Während Sandra sich heute aufmacht in die Schweiz, bin ich mit dem Nachtbus gut in Iquique angekommen. Ich hätte zwar fast den Bus verpasst, da die Karten in Chile sehr ungenau sind. Eine Strecke von 1cm kann im Zentrum des Dorfes 50m sein, ausserhalb aber auch 300. Dennoch habe ich den Bus grade noch erwischt und bin nach kurzen 8 Stunden in meiner zweiten Heimat angekommen. 

30Oktober
2013

Chile - Iquique

Wie versprochen kommt nun noch ein kleiner Nachtrag zu Chile. Ok, ich gebe zu, ich bin nicht ganz objektiv, was dieses Land anbelangt. Vermutlich könnte man erwarten, dass ich zu positiv eingestellt bin. Allerdings ist das nicht der Fall. Chile ist einfach das beste Land von Südamerika. =)=)=)
Nun aber ernsthaft. Chile ist tatsächlich im Vergleich zu Peru und Bolivien, sehr fortschrittlich.

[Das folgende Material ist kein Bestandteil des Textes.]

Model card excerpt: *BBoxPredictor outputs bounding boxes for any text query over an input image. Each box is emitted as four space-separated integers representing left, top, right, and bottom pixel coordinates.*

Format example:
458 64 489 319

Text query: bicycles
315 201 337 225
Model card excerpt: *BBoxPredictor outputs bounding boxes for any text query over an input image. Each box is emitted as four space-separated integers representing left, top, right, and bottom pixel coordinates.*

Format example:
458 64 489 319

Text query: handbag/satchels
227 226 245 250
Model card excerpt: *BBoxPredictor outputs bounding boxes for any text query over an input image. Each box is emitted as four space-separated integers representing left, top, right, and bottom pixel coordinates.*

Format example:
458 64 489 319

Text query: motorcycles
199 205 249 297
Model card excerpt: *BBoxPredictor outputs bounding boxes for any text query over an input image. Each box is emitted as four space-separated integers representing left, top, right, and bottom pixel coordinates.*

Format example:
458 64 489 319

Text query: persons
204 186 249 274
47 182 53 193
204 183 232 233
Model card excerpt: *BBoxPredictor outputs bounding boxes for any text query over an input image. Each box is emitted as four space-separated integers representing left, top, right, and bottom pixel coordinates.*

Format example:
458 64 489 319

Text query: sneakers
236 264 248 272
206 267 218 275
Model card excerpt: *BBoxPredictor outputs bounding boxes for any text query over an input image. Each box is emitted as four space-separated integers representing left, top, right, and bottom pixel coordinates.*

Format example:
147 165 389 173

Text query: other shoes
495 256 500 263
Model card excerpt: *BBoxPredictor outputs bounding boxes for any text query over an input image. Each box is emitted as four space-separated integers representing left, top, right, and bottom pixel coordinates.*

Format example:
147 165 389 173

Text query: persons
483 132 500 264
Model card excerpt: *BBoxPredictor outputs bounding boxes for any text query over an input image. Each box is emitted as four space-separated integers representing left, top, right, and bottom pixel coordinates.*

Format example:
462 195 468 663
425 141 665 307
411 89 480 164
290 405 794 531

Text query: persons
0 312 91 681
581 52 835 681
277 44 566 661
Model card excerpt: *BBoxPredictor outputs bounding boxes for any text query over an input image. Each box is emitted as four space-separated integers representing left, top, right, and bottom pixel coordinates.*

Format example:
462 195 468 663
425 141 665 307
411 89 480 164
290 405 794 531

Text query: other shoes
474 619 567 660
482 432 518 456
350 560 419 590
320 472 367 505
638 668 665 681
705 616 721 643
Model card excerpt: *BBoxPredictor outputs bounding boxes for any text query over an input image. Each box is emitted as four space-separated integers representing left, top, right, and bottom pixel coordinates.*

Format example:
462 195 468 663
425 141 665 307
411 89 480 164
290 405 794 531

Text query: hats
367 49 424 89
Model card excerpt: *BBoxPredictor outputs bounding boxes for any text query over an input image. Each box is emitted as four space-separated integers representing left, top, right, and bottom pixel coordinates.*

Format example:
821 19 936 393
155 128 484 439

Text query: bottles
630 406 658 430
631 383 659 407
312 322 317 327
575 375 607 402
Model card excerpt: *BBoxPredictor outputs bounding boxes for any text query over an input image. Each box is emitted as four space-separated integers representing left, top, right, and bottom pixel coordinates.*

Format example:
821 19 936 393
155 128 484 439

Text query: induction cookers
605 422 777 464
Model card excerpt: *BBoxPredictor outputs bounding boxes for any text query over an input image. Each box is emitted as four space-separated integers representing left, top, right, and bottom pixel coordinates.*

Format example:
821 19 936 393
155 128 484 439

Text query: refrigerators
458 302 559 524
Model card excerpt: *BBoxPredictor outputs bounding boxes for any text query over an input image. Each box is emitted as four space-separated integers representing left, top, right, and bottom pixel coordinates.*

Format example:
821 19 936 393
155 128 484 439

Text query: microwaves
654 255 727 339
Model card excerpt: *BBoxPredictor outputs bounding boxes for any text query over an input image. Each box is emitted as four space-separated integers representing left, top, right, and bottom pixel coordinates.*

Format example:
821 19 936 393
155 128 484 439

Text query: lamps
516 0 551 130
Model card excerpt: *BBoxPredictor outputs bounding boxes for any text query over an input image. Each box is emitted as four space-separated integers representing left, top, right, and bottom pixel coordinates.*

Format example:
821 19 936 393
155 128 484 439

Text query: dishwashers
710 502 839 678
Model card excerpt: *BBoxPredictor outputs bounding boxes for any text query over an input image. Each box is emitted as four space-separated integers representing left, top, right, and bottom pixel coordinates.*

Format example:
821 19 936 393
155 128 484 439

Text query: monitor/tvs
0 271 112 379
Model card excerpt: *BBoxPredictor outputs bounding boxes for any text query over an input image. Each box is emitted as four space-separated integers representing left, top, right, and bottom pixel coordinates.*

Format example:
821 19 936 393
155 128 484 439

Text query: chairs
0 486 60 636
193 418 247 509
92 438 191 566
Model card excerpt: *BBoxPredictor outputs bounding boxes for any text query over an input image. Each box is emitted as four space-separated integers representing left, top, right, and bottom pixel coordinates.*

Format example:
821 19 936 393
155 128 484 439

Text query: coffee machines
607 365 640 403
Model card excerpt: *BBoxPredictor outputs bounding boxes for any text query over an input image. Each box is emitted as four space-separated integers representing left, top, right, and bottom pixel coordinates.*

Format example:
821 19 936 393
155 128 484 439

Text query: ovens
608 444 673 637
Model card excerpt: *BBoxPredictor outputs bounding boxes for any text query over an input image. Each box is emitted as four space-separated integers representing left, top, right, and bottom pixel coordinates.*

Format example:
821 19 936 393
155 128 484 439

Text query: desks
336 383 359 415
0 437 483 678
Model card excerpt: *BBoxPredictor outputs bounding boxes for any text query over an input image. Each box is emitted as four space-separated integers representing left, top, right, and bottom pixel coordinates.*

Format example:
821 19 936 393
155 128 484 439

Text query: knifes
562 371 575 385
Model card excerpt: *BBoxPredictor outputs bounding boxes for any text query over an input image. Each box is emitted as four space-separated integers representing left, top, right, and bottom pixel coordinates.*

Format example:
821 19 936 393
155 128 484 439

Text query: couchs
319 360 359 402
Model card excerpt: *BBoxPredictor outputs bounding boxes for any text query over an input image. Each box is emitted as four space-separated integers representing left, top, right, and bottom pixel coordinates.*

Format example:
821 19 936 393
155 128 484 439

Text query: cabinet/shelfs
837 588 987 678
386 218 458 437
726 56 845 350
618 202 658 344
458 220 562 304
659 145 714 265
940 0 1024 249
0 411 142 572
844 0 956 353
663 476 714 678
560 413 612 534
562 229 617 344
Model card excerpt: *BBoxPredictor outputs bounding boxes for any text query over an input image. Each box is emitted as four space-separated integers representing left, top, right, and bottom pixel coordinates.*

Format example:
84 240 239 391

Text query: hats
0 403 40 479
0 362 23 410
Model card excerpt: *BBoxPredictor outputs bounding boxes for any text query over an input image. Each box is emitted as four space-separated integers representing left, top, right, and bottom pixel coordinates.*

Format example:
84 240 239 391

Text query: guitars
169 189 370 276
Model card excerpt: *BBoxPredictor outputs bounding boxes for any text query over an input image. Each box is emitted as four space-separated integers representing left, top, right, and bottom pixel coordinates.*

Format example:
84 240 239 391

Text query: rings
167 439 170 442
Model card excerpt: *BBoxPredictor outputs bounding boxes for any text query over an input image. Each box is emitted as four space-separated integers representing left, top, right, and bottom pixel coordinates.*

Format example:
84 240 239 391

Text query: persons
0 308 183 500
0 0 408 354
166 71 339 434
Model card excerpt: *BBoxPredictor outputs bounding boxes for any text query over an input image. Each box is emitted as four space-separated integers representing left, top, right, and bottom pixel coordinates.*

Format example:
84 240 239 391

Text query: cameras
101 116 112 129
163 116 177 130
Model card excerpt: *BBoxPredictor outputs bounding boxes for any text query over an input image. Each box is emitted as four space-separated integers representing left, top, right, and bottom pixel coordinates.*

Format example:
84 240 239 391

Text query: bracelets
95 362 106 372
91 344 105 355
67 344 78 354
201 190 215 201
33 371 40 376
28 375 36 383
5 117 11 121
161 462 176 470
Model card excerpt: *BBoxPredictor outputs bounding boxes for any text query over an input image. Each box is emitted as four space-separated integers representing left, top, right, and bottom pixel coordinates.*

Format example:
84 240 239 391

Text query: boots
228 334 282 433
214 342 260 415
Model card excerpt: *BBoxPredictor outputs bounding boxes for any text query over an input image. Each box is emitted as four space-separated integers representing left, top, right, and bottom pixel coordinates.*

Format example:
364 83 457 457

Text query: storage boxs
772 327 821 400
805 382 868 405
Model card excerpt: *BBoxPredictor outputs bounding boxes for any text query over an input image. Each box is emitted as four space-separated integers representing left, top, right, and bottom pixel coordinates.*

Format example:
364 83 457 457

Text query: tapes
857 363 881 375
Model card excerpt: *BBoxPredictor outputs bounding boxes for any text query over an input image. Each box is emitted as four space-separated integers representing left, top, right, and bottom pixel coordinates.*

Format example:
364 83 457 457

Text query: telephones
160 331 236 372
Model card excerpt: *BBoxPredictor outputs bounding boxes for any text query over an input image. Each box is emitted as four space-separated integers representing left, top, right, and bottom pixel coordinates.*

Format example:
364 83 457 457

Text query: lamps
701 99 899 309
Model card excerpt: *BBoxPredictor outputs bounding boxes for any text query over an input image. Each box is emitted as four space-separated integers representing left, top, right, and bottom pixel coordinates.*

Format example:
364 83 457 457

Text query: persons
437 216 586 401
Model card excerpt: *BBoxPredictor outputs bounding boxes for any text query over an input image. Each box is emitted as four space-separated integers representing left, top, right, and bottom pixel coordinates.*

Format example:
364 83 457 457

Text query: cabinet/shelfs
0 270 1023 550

Hier gibt es Verkehrsvorschriften, funktionierende Toiletten die auch mit Klopapier klarkommen, saubere Strassen und kaum korrupte Polizisten. Auf der anderen Seite ist Chile auch teurer und strenger in vielerlei Hinsicht. Was auch hier ein riesen Minus-Punkt ist, sind die vielen verwahrlosten und ausgesetzten Tiere sowie die nicht vorhandene Mülltrennung. Es tut weh zu sehen, wie in Südamerika diese Dinge wirklich nicht funktionieren. =(
Nichtsdestotrotz habe ich auch hier eine wunderschöne Zeit verbracht, gut gegessen und getrunken und kann dieses Land natürlich jedem nur wärmstens empfehlen, gerade weil es auch vom Norden bis in den Süden eine ungemeine Vielfalt gibt. =)

 

30Oktober
2013

Wieder Zuhause

Nun sind wir beide wieder in unserem Alltag angekommen und haben Südamerika in wunderschöner Erinnerung. In den nächsten Tagen werden wir noch die Best-Offs unserer Fotos hochladen. Wir hoffen ihr hattet Spass, ab und zu hier reinzuschauen und einen kleinen Einblick unserer langen Reise zu gewinnen. Vielen Dank für eure Unterstützung und eure netten Kommentare. Wir haben uns immer wieder sehr gefreut!!!